In the autumn of 2015 John took his camera into the University of Salford to record projects underway in the immersive Octave VR system. Octave is an eight-sided video system that creates holographic rendering in vision, sound and touch for VR research, testing and telepresence.

“The overall effect is a compellingly real sensation of experiencing all the sights and sounds of another place, whether it’s a marketplace in Iraq, an operating theatre, the surface of Mars or the prototype of a new car,” said John in a blog post describing the Octave. “The facility also includes a top specification robotic arm, allowing the user to experience highly sensitive touch sensations.”

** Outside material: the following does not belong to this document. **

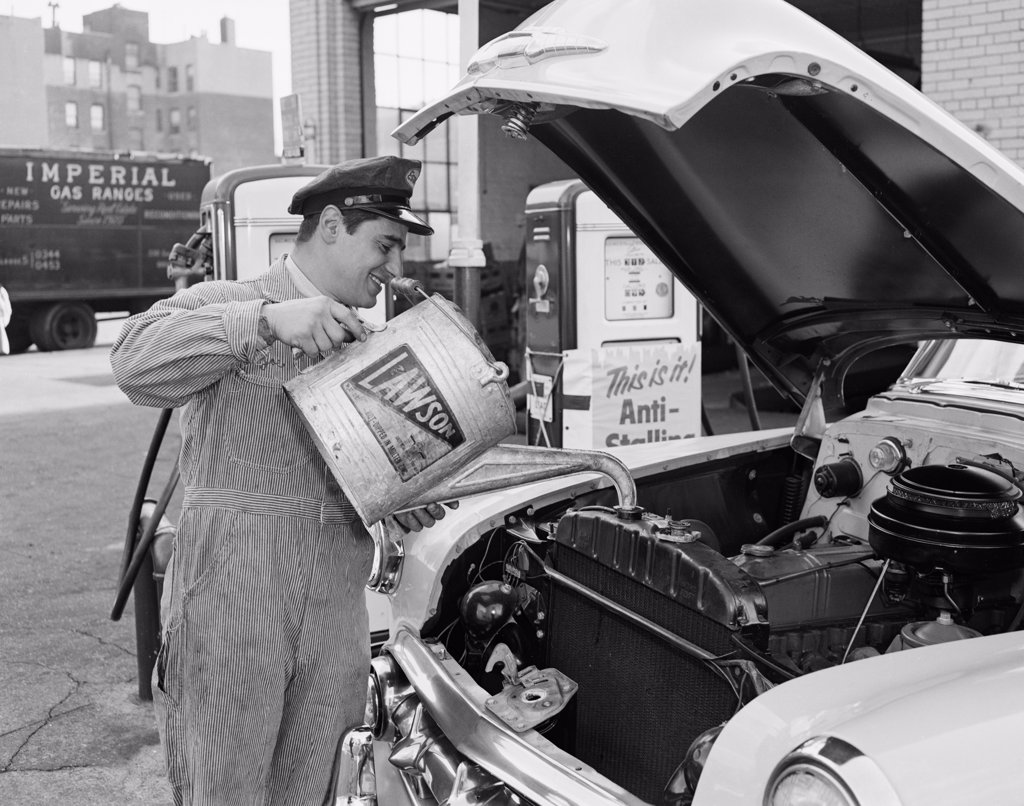 Stock Photo: 255-422438 Mechanic pouring oil into car engine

Yep, it’s pretty high spec. The acoustic system includes 264 separate speakers. State of the art is about right. I spoke to John in 2010 when writing a story for the British Council on the way VR was being used at the time. His ambition for VR was to see commercial systems that would be like the holodeck from Star Trek, in your front room.

Octave 02

John works jointly at the university and the BBC’s MediaCity in the Egg multimedia suite. He explains: “The BBC started this research because they wanted to look at the living room of the future. When displays and computers are embedded everywhere, the idea is that you will be able to turn round and talk to your friend who is watching the same football match with you on TV, but they are in Australia.”

“The real aim of VR systems is to get a stereo image into the head of the user. For that you need left and right-eye projection. Auto-stereoscopic systems will evolve to track what both eyes are doing,” he said, doing a spot of crystal ball gazing. “We could even see laser-tracking devices in mobile phones to project images onto the back of the eye, in which case you could overlay images anywhere at any time.”

With the release of the Oculus Rift headset for home VR use on desktops, we are on the brink of mass adoption, but the vision of holographic VR is much more attractive than wearing a chunk of real estate on your head. John’s videos show PhD student Sean Mandrake Hill’s research inside the Octave – visualisation and interaction software that he built specially, along with his own experiments and scenes.

“I may as well point out at here that when in octave this is stereoscopically rendered to give 3D depth perception,” says John. “We have that feature turned off for the camera.”

To show the wave field synthesis acoustics system in action a motorway demo was built with cars sweeping past – each one has sound files attached, exhibiting the Doppler audio effect.

AND… a VR render of what looks like MediaCity, that includes LIDAR data and Ordnance Survey photography. “It was getting hard to demonstrate the features of the wavefield synthesis acoustics using the motorway demo, which we threw together in a morning,” says John. “The tram in this scene is once again a wavefield synthesis source as you should hear when I fly past at speed.”

Both of the acoustic demos where developed in Unity with MiddleVR for screen integration, tracking and controllers. The large wand in the demo is a MiddleVR icon for picking.